Hidden Figures is the story of three black women scientists who worked at NASA during the space race in 1962, when the US was desperate to get John Glenn into orbit around the Earth (and back safely) before the Russians could beat them to it.

The three were all outstanding mathematicians but they faced prejudice from the white male establishment – because they were black and because they were women. But as the film shows, all three overcame the discrimination to achieve notable firsts. Katherine Jackson, Dorothy Vaughan and Mary Jackson deserve to have their stories told, and the three actesses who take on the roles do them proud: Taraji P Henson, Octavia Spencer and Janelle Monáe.

The focus of the film is on Henson, as Katherine Johnson, a maths genius who gets bumped up from the blacks-only section at NASA’s HQ in Virginia and given the job of checking the calculations on space-flight trajectories. Naturally, the men whose work she is checking are hostile and she has to fight every inch of the way to get accepted. She is helped by the section boss, played by Kevin Costner, who realises her potential.
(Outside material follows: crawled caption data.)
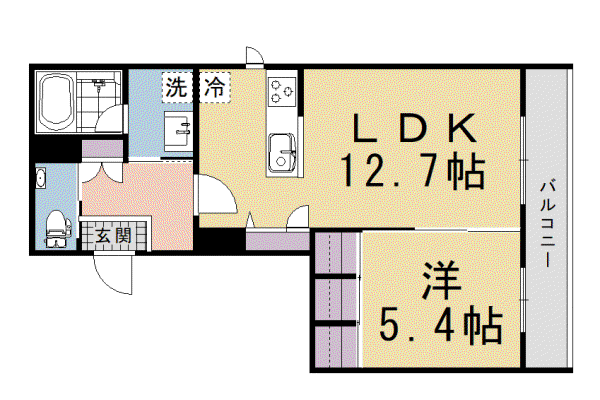 京阪電気鉄道京阪線 伏見桃山駅 徒歩2分 3階建 新築(1LDK/2階)の間取り写真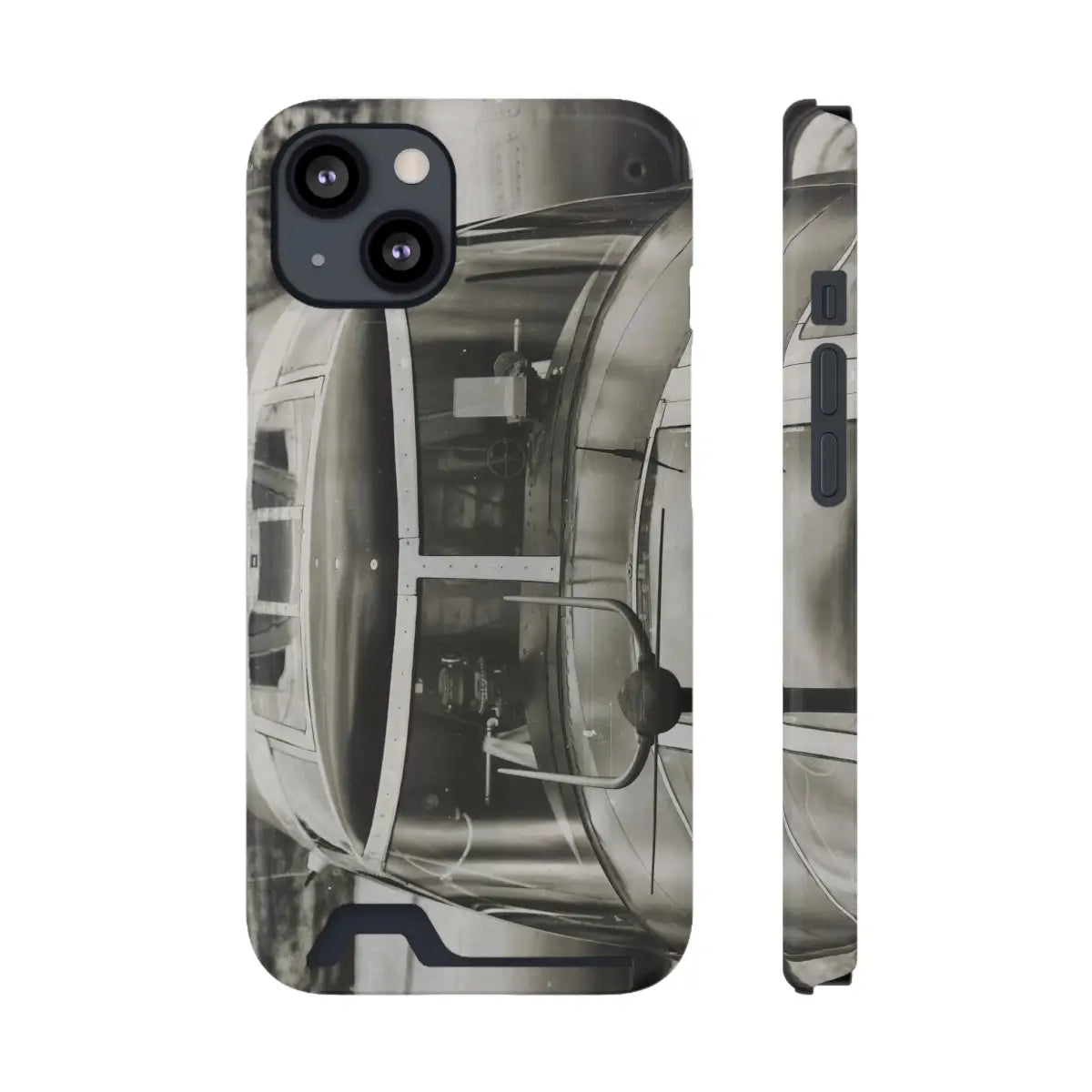 B-25J Mitchell Vintage Airplane Phone Case with Card Holder - Gifts for pilots - Aviation apparel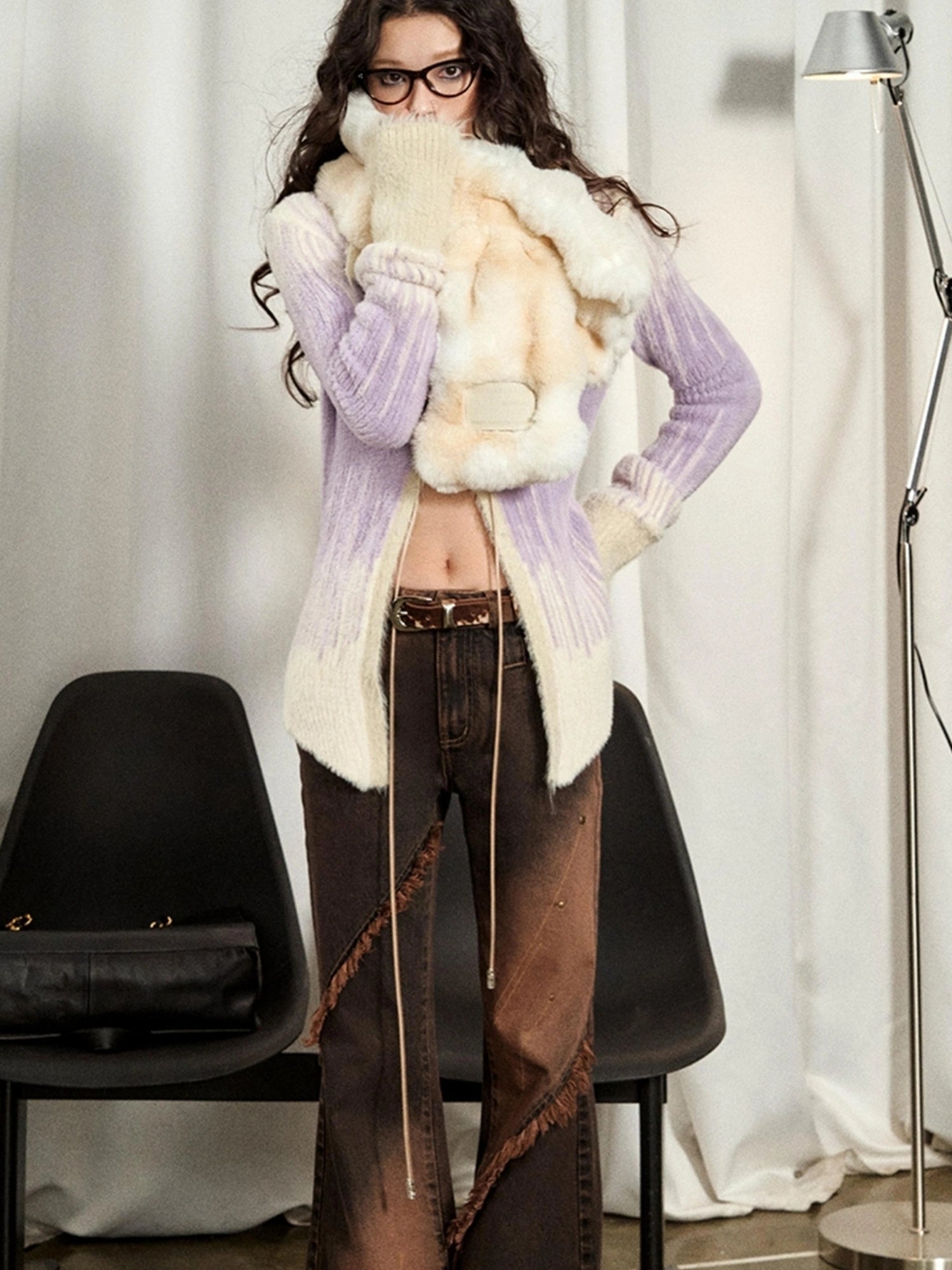 OfAkiva Soft Snowfall Douchi Knit Scarf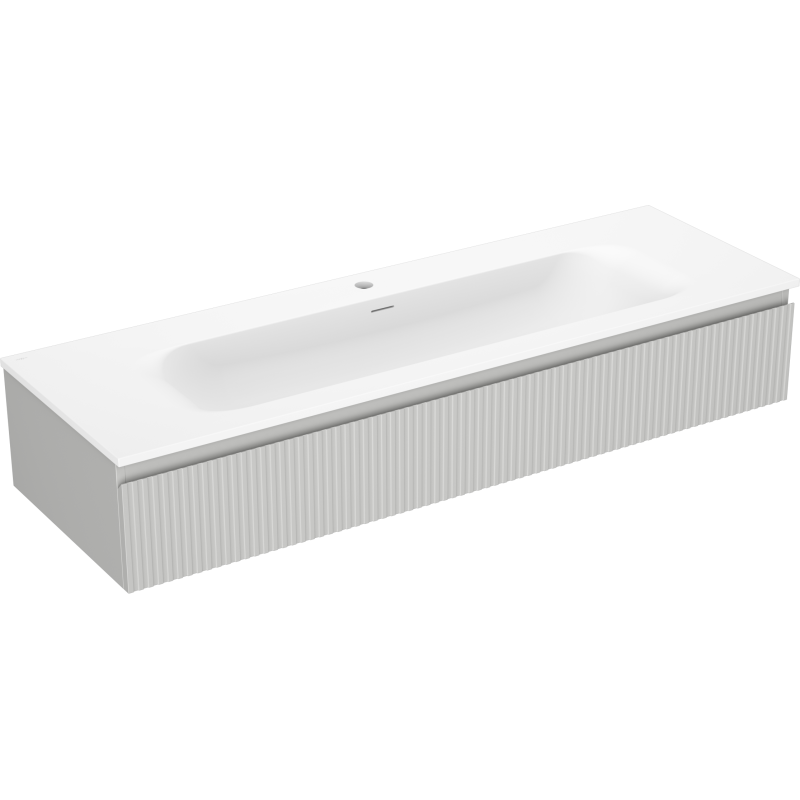 Mexen Rivel kúpeľňová skrinka 140 cm s umývadlom Vela, 1 zásuvka, ryhovaná, sivá matná/biela matná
She also gets a touching love story although this is very much secondary to her work, and quite right too.

Spencer plays Dorothy Vaughan, who is acting as the supervisor of the black women employed to do calculations before an IBM computer was installed. She hits a brick wall of racism when she asks to be given the job title, and the pay, of the work she is actually doing, but she becomes a key part of the operation of the new computer and eventually wins the recognition and status she deserves.

Monáe is a frustrated engineer who gets refused a place on NASA’s engineering program because she doesn’t have the extra qualifications they suddenly decide are required. The only place that offers the right courses is a whites-only college, so she goes to court to get the right to study there. She wins over an initially-hostile judge in a barn-storming court room scene.

All of this is set against the excitement of the first American rockets to go into space, and footage of the launches brings a lump to the throat for any space enthusiast. Computer geeks, too, will get a kick out of seeing the first massive IBM mainframe arrive at NASA and be too big to fit through the door, as well as the way FORTRAN takes on a significance in the struggle the women face to be taken seriously.

All three actresses are brilliant, and it’s a lovely change to see three women as the stars of a film – let alone three black women! See, films don’t have to have men as the stars to be successful.

Hidden Figures was quite rightly nominated for a best picture Oscar, and it’s been raking it in at the box office. Critics and the public alike rate this film, and when I saw it today, the audience broke into spontaneous applause at the end. That hardly ever happens in the cinema!

If you’re interested in the history of the space race, or the civil rights movement, or women scientists – or all three – go and see Hidden Figures. It’s brilliant.